▶ [Job]: Copy the material below line for line, without altering a single character.

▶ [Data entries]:
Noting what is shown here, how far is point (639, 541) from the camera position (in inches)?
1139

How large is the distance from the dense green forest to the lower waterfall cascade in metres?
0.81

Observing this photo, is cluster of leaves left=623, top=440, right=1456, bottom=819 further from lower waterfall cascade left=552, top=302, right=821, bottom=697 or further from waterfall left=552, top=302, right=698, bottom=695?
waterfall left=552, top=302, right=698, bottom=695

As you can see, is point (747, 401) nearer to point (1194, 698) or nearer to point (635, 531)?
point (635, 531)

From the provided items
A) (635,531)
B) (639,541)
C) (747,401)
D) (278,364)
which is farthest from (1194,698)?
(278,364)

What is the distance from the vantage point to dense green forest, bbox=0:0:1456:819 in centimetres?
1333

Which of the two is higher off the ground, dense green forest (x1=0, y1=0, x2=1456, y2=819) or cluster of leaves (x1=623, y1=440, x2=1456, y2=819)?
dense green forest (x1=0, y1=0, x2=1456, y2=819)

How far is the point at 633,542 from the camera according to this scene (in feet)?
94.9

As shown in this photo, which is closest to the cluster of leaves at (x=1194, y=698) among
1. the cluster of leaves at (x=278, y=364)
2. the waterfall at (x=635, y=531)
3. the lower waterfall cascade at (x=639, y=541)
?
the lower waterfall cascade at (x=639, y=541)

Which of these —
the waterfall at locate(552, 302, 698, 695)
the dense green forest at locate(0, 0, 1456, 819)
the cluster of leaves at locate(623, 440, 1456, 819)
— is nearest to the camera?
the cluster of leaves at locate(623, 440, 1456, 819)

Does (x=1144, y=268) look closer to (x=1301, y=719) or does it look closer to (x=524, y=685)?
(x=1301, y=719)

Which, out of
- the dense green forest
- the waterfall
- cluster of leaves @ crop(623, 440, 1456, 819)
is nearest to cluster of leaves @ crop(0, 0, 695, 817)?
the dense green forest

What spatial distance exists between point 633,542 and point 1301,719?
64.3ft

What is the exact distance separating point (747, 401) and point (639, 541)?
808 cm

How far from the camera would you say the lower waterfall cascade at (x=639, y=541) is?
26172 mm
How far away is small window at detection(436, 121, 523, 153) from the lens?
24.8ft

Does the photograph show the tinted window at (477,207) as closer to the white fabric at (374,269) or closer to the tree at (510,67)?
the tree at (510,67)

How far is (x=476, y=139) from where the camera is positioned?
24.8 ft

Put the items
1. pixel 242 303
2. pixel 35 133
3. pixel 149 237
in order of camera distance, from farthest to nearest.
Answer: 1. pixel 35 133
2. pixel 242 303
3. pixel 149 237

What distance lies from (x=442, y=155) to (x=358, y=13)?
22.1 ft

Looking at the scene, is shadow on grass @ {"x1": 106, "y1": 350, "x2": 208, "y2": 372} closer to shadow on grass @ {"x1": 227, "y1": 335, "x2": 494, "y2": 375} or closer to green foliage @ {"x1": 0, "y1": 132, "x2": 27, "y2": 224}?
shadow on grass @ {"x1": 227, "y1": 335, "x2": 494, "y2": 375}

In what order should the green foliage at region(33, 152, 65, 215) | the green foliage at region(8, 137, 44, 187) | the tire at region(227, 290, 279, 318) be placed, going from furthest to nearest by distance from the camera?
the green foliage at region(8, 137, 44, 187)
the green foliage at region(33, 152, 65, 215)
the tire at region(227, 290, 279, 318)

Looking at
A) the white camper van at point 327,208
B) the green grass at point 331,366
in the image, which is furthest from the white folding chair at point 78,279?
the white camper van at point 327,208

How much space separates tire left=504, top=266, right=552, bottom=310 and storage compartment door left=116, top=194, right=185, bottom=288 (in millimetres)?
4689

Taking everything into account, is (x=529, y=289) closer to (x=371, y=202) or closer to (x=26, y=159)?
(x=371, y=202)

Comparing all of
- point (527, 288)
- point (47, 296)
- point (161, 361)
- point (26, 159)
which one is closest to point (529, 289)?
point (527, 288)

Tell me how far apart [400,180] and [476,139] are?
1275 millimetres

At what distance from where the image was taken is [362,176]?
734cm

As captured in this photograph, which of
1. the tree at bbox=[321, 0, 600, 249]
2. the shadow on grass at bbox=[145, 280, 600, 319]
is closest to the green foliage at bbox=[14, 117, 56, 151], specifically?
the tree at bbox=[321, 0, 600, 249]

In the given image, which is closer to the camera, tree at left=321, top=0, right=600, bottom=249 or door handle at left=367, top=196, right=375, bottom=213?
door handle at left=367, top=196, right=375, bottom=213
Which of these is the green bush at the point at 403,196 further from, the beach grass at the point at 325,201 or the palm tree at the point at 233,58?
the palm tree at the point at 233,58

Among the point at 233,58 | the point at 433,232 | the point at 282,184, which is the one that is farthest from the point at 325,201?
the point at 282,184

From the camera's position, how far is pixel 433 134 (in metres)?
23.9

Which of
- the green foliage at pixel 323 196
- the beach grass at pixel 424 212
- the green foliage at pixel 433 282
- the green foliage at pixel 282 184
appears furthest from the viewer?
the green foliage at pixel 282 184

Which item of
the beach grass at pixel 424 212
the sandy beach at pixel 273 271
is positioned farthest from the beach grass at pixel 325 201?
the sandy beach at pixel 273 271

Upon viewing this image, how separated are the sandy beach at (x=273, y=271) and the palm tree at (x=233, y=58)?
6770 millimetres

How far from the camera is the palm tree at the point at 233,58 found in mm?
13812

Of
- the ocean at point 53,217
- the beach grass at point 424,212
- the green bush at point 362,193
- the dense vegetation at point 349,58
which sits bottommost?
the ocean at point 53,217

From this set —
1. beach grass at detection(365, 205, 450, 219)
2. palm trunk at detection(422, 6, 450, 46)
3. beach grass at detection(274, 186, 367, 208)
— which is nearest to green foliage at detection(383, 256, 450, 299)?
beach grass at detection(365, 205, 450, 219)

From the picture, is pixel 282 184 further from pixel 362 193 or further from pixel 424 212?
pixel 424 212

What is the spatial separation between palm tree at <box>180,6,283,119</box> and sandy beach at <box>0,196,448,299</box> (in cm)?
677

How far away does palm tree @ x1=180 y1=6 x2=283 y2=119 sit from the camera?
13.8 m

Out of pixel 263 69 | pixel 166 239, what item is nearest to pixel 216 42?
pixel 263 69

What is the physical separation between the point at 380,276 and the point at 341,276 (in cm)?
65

▶ [Exercise response]:
Noting what is shown here, how far is point (639, 541) from the camera position (in inches)?
1139

How large is the distance from the dense green forest to the lower waterfall cascade in metres?
0.81

Observing this photo, is cluster of leaves left=623, top=440, right=1456, bottom=819 further from lower waterfall cascade left=552, top=302, right=821, bottom=697 or further from waterfall left=552, top=302, right=698, bottom=695?
waterfall left=552, top=302, right=698, bottom=695

As you can see, is point (747, 401) nearer to point (1194, 698) or nearer to point (635, 531)?
point (635, 531)

From the provided items
A) (635,531)
B) (639,541)
C) (747,401)
D) (278,364)
which is farthest from (1194,698)?
(278,364)

What is the distance from the vantage point to dense green forest, bbox=0:0:1456:819 in centimetres?
1333

Which of the two is higher off the ground, dense green forest (x1=0, y1=0, x2=1456, y2=819) or cluster of leaves (x1=623, y1=440, x2=1456, y2=819)?
dense green forest (x1=0, y1=0, x2=1456, y2=819)

How far is the point at 633,542 from the camera according to this scene (in feet)?
94.9

As shown in this photo, which is closest to the cluster of leaves at (x=1194, y=698) among
1. the cluster of leaves at (x=278, y=364)
2. the waterfall at (x=635, y=531)
3. the lower waterfall cascade at (x=639, y=541)
?
the lower waterfall cascade at (x=639, y=541)

Which of these —
the waterfall at locate(552, 302, 698, 695)
the dense green forest at locate(0, 0, 1456, 819)
the cluster of leaves at locate(623, 440, 1456, 819)
— is nearest to the camera?
the cluster of leaves at locate(623, 440, 1456, 819)

Does (x=1144, y=268) look closer to (x=1301, y=719) or does it look closer to (x=524, y=685)?
(x=1301, y=719)

Which, out of
- the dense green forest
- the waterfall
- cluster of leaves @ crop(623, 440, 1456, 819)
is nearest to cluster of leaves @ crop(0, 0, 695, 817)?
the dense green forest

What spatial distance exists between point 633,542 and point 1301,719?
64.3ft

What is the exact distance separating point (747, 401) and point (639, 541)?
808 cm

How far from the camera would you say the lower waterfall cascade at (x=639, y=541) is?
26172 mm
How far away is small window at detection(436, 121, 523, 153) from the lens?
24.8ft

Does the photograph show the tinted window at (477,207) as closer to the white fabric at (374,269) or closer to the tree at (510,67)?
the tree at (510,67)

How far is (x=476, y=139) from where the camera is positioned?
24.8 ft

Put the items
1. pixel 242 303
2. pixel 35 133
3. pixel 149 237
in order of camera distance, from farthest to nearest.
Answer: 1. pixel 35 133
2. pixel 242 303
3. pixel 149 237

What distance lies from (x=442, y=155) to (x=358, y=13)?
22.1 ft

Looking at the scene, is shadow on grass @ {"x1": 106, "y1": 350, "x2": 208, "y2": 372} closer to shadow on grass @ {"x1": 227, "y1": 335, "x2": 494, "y2": 375} or closer to green foliage @ {"x1": 0, "y1": 132, "x2": 27, "y2": 224}?
shadow on grass @ {"x1": 227, "y1": 335, "x2": 494, "y2": 375}

In what order should the green foliage at region(33, 152, 65, 215) | the green foliage at region(8, 137, 44, 187) | the tire at region(227, 290, 279, 318) be placed, going from furthest to nearest by distance from the camera?
the green foliage at region(8, 137, 44, 187)
the green foliage at region(33, 152, 65, 215)
the tire at region(227, 290, 279, 318)

Looking at
A) the white camper van at point 327,208
B) the green grass at point 331,366
in the image, which is furthest from the white folding chair at point 78,279?
the white camper van at point 327,208

How much space separates tire left=504, top=266, right=552, bottom=310 and storage compartment door left=116, top=194, right=185, bottom=288 (in millimetres)?
4689

Taking everything into account, is (x=529, y=289) closer to (x=371, y=202) or closer to (x=26, y=159)?
(x=371, y=202)

Comparing all of
- point (527, 288)
- point (47, 296)
- point (161, 361)
- point (26, 159)
which one is closest to point (529, 289)?
point (527, 288)

Tell me how far apart [400,180] and [476,139] are?
1275 millimetres

At what distance from where the image was taken is [362,176]?
734cm

As captured in this photograph, which of
1. the tree at bbox=[321, 0, 600, 249]
2. the shadow on grass at bbox=[145, 280, 600, 319]
is closest to the green foliage at bbox=[14, 117, 56, 151], specifically?
the tree at bbox=[321, 0, 600, 249]

In the given image, which is closer to the camera, tree at left=321, top=0, right=600, bottom=249 or door handle at left=367, top=196, right=375, bottom=213?
door handle at left=367, top=196, right=375, bottom=213
Which of these is the green bush at the point at 403,196 further from, the beach grass at the point at 325,201 or the palm tree at the point at 233,58?
the palm tree at the point at 233,58

Among the point at 233,58 | the point at 433,232 | the point at 282,184, which is the one that is farthest from the point at 325,201?
the point at 282,184

From the camera's position, how far is pixel 433 134 (in metres)?
23.9

Which of
- the green foliage at pixel 323 196
- the beach grass at pixel 424 212
- the green foliage at pixel 433 282
- the green foliage at pixel 282 184
appears furthest from the viewer?
the green foliage at pixel 282 184

Which item of
the beach grass at pixel 424 212
the sandy beach at pixel 273 271
is positioned farthest from the beach grass at pixel 325 201?
the sandy beach at pixel 273 271

Upon viewing this image, how separated are the sandy beach at (x=273, y=271) and the palm tree at (x=233, y=58)?
6770 millimetres

How far from the camera is the palm tree at the point at 233,58 found in mm?
13812

Of
- the ocean at point 53,217
- the beach grass at point 424,212
- the green bush at point 362,193
- the dense vegetation at point 349,58
which sits bottommost?
the ocean at point 53,217

From this set —
1. beach grass at detection(365, 205, 450, 219)
2. palm trunk at detection(422, 6, 450, 46)
3. beach grass at detection(274, 186, 367, 208)
— which is nearest to green foliage at detection(383, 256, 450, 299)?
beach grass at detection(365, 205, 450, 219)

From the picture, is pixel 282 184 further from pixel 362 193 or further from pixel 424 212?
pixel 424 212

What is the spatial separation between palm tree at <box>180,6,283,119</box> and sandy beach at <box>0,196,448,299</box> (in cm)?
677

How far away does palm tree @ x1=180 y1=6 x2=283 y2=119 sit from the camera?
13.8 m

Out of pixel 263 69 | pixel 166 239, what item is nearest to pixel 216 42?
pixel 263 69

What is the physical separation between the point at 380,276 and the point at 341,276 (in cm)?
65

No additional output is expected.